Set of tasks:
1/ According to the text about Vanguard Public Foundation, when is the healing and closure session planned?
2/ Carry on the text about Vanguard Public Foundation from the point where it stops.

Document section:
=== Begin Enclosure ===
Articles on Blue Avocado do not provide legal representation or legal advice and should not be used as a substitute for advice or legal counsel. Blue Avocado provides space for the nonprofit sector to express new ideas. Views represented in Blue Avocado do not necessarily express the opinion of the publication or its publisher.

14 thoughts on “Vanguard Foundation Update: With Leader Pleading Guilty, “Truth and Reconciliation”?

  1. Hello folks,

    The real truth is slowly emerging about the fiasco at Vanguard Public Foundation, once a stellar social justice foundation. Thanks to Rick Cohen and Jan Masaoka who have diligently followed the trial that found both Mouli Cohen and Hari Dillon guilty of embezzling funds. I encourage you to follow further articles that Rick is planning to write about in Blue Avocado that will ensure that this never happens again – at least not on our watch as supporters and caretakers of the social justice movement and our communities.

    In the meantime, a number of us are helping grantees to collect the grants that were awarded them and not honored. We are asking former Vanguard donor board and community board members to step up and host a "truth and reconciliation" session. We will be inviting and encouraging current board members of Vanguard, former staff, interns, volunteers, and advisers, vendors  and tenants as well   – to join us at a healing and closure session early next year, after the holidays. The demise of Vanguard has had a wider ripple effect beyond the Foundation. Many donors continue to question what truly happened inside Vanguard during Hari's tenure. The lack of information and silence by the principals at Vanguard has affected their giving to grassroots social justice organizations in the Bay Area. It has also affected other progressive public foundations' quest for general support.  And those grassroots organizations who do not have access to major donors are now left out of this circle of generosity.

    There are many of us who were associated with Vanguard 15-20 years ago who continue to support the many movements in the Bay Area and beyond. We are committed to helping continue the flow of funds to grassroots groups who are struggling during these difficult times. We hope you will do the same and continue your support.  Every little bit helps.  Encourage donors, small and large, to continue to give directly to the many deserving social justice groups in the Bay Area. And if you need advice, there are a number of us who are now associated with other foundations who are willing to help you — as volunteers. We are happy to do some due diligence.  We are familiar with the status of many social justice organizations. Better yet, contact the groups directly and get to know the dedicated activists and their constituencies.
=== End Enclosure ===
Supplied information:
=== Begin Enclosure ===
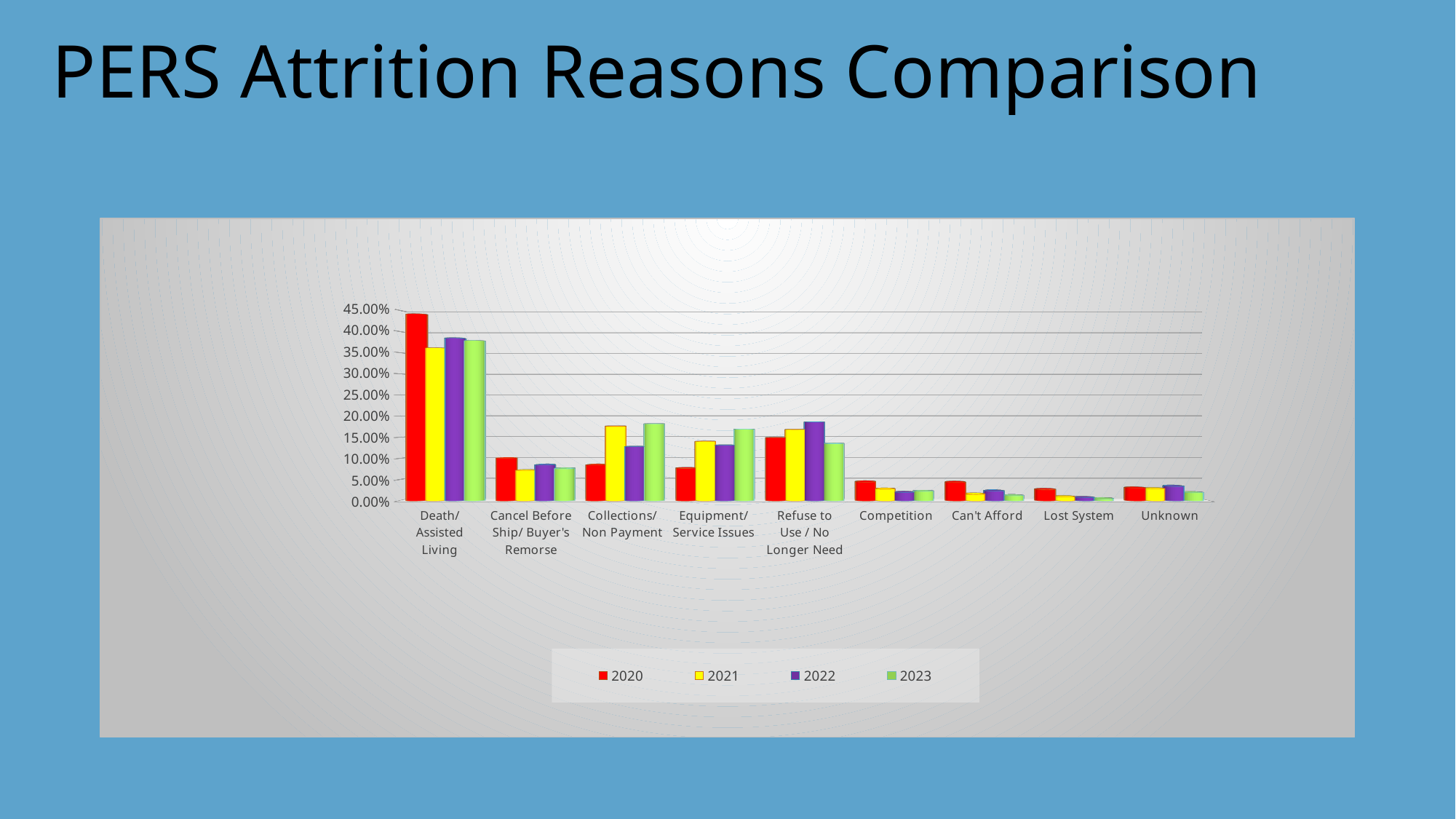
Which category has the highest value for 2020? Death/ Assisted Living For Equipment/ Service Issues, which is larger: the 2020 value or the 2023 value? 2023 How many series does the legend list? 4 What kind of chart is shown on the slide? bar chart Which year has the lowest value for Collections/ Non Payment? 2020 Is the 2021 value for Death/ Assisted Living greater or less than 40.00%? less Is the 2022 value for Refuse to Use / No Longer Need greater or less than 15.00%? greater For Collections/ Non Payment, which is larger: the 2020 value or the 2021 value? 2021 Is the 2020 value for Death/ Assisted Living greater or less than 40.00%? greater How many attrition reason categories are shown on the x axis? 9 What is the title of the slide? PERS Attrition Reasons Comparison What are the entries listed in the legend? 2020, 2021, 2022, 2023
=== End Enclosure ===
Responses for each task:
1/ Early next year, after the holidays.

2/
    If you know of grantees who are owed money by Vanguard, please have them email their grant award letter to me: info at vanguardjustice.org. We've been contacted by more than twenty-five grassroots organizations who are owed grants. And if you know donors who held donor advised funds at Vanguard – whose grants were not paid out –  please have them send their list of grantees or encourage them to contact me The community so needs these funds and they were public funds that should have been shepherded by the Board, beyond Hari Dillon.

    There is light, always. Happy Holidays to you and yours. And thanks for your support of the work of many activists and the communities that they serve. Let's keep in touch. Love, integrity, and humility prevails! beth rosales

    "A commitment to love and justice demands the transformation of social structures as
     well as of hearts."  – Mary E. Hunt

  2. Hello folks,

    The real truth is slowly emerging about the fiasco at Vanguard Public Foundation, once a stellar social justice foundation. Thanks to Rick Cohen and Jan Masaoka who have diligently followed the trial that found both Mouli Cohen and Hari Dillon guilty of embezzling funds. I encourage you to follow further articles that Rick is planning to write about in Blue Avocado that will ensure that this never happens again – at least not on our watch as supporters and caretakers of the social justice movement and our communities.

    In the meantime, a number of us are helping grantees to collect the grants that were awarded them and not honored. We are asking former Vanguard donor board and community board members to step up and host a "truth and reconciliation" session. We will be inviting and encouraging current board members of Vanguard, former staff, interns, volunteers, and advisers, vendors  and tenants as well   – to join us at a healing and closure session early next year, after the holidays. The demise of Vanguard has had a wider ripple effect beyond the Foundation. Many donors continue to question what truly happened inside Vanguard during Hari's tenure. The lack of information and silence by the principals at Vanguard has affected their giving to grassroots social justice organizations in the Bay Area. It has also affected other progressive public foundations' quest for general support.  And those grassroots organizations who do not have access to major donors are now left out of this circle of generosity.

    There are many of us who were associated with Vanguard 15-20 years ago who continue to support the many movements in the Bay Area and beyond. We are committed to helping continue the flow of funds to grassroots groups who are struggling during these difficult times. We hope you will do the same and continue your support.  Every little bit helps.  Encourage donors, small and large, to continue to give directly to the many deserving social justice groups in the Bay Area. And if you need advice, there are a number of us who are now associated with other foundations who are willing to help you — as volunteers. We are happy to do some due diligence.  We are familiar with the status of many social justice organizations. Better yet, contact the groups directly and get to know the dedicated activists and their constituencies.

    If you know of grantees who are owed money by Vanguard, please have them email their grant award letter to me: info at vanguardjustice.org. We've been contacted by more than twenty-five grassroots organizations who are owed grants. And if you know donors who held donor advised funds at Vanguard – whose grants were not paid out –  please have them send their list of grantees or encourage them to contact me The community so needs these funds and they were public funds that should have been shepherded by the Board, beyond Hari Dillon.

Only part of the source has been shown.